Temperatures are set to reach 26C in parts of the UK this weekend as experts warn weather changes will only get worse if greenhouse gas emissions aren’t reduced urgently.

After a wet start to the week, heat of up to 24C will be “notably widespread” across the UK on Saturday while some regions in the south and south east of England will experience heat of up to 26C on Sunday.

A Met Office spokesperson said: “In a changing climate, we’re likely to see more heat extremes due to our changing climate and the underlying influence of human-induced climate change.”

They report that increased temperatures and weather changes will become “more frequent and more severe” in the years to come with the three month period covering autumn and winter, between October and December, set to be warmer than average.

Although warmer October months and natural variability in the change of weather is not unusual, the Met said they could not predict whether temperatures would be as hot every autumn but there was an increased likelihood for them to be warmer than average. The highest recorded temperature for this month in the last thirty years was in 2011 where conditions soared to 29.9C.

The news comes at the same time as a yellow weather warning was issued for parts of Scotland where persistent rainfall is expected throughout the week, with 100mm of rain expected to accumulate over a three day period.

### CHALLENGES:
(A) According to the weather report, what was the highest temperature recorded for this month in the last thirty years, and in what year?
(B) Write out the stretch of the weather report from "Temperatures are set" through "26C on Sunday.", substituting "Friday" for "Saturday".
(C) Please continue the weather report from its last sentence.

### RECORDS:

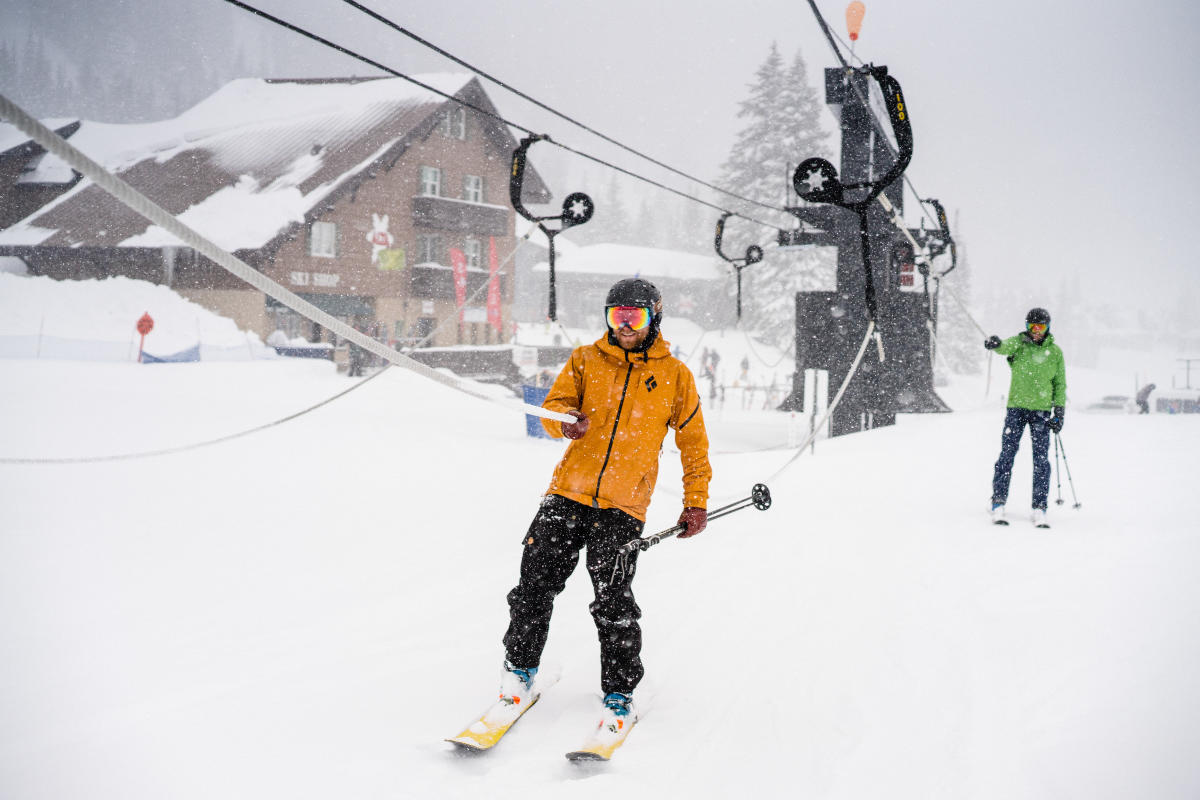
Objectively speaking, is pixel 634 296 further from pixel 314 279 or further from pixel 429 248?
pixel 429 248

* * *

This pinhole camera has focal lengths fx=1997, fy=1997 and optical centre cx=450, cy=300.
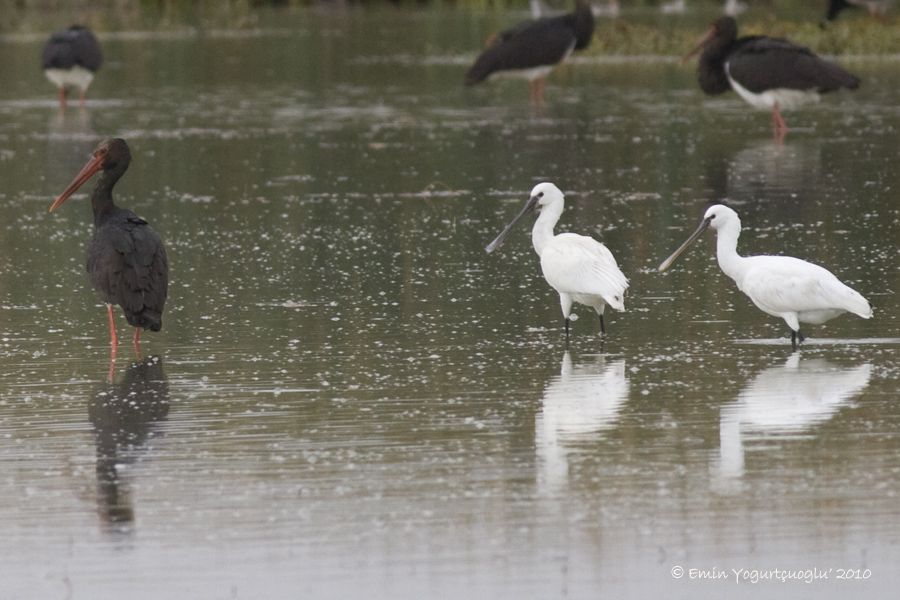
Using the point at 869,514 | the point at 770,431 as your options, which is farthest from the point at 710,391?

### TASK RESPONSES:
(A) 29.9C, in 2011.

(B)
Temperatures are set to reach 26C in parts of the UK this weekend as experts warn weather changes will only get worse if greenhouse gas emissions aren’t reduced urgently.

After a wet start to the week, heat of up to 24C will be “notably widespread” across the UK on Friday while some regions in the south and south east of England will experience heat of up to 26C on Sunday.

(C)
Senior Lecturer in Climate Science at Imperial College, Dr Paulo Ceppi, said that the evidence that things would continue to get worse in the coming decade was “overwhelming.”

Parts of Scotland have been issued with a yellow weather warning as persistent rain is expected this week (PA)

Dr Ceppi said: “For the UK, this means increasing temperatures and other extreme events including the increased severity and frequency of heatwaves.

“Last year it broke 40C. We can’t expect that to happen every year but it is getting increasingly likely year after year as the world continues warming.”

And heatwaves aren’t the only concern, he says if sea levels continue to rise, we can also expect extreme rainfall leading to other effects which would include “coastal changes, storms and coastal erosion.” This could lead to cliffs collapsing and other coastal infrastructure being put at risk, in the worst cases.

Although it is being referred to as an “autumn heatwave” the Met Office said this was not technically true as high temperatures needed to last three days to be considered a heat wave. However, they did confirm that the temperatures for many regions were expected to reach “heatwave level.”

Experts say forecasts for the next decades are predicted to get increasingly worse as the effects of the climate crisis impact weather (Getty Images)

Dr Ceppi says that weather changes such as this demonstrate the need to to reduce emissions as soon as possible. “It will continue to get warmer unless we reach net zero,” he said.

“Even in the most optimistic scenario, there’s no way we could stop in the next ten years. But we have to reach net zero as soon as possible to stop warming. As long as we keep burning greenhouse gases, the planet will continue warming and we will continue to see these sorts of weather extremes.”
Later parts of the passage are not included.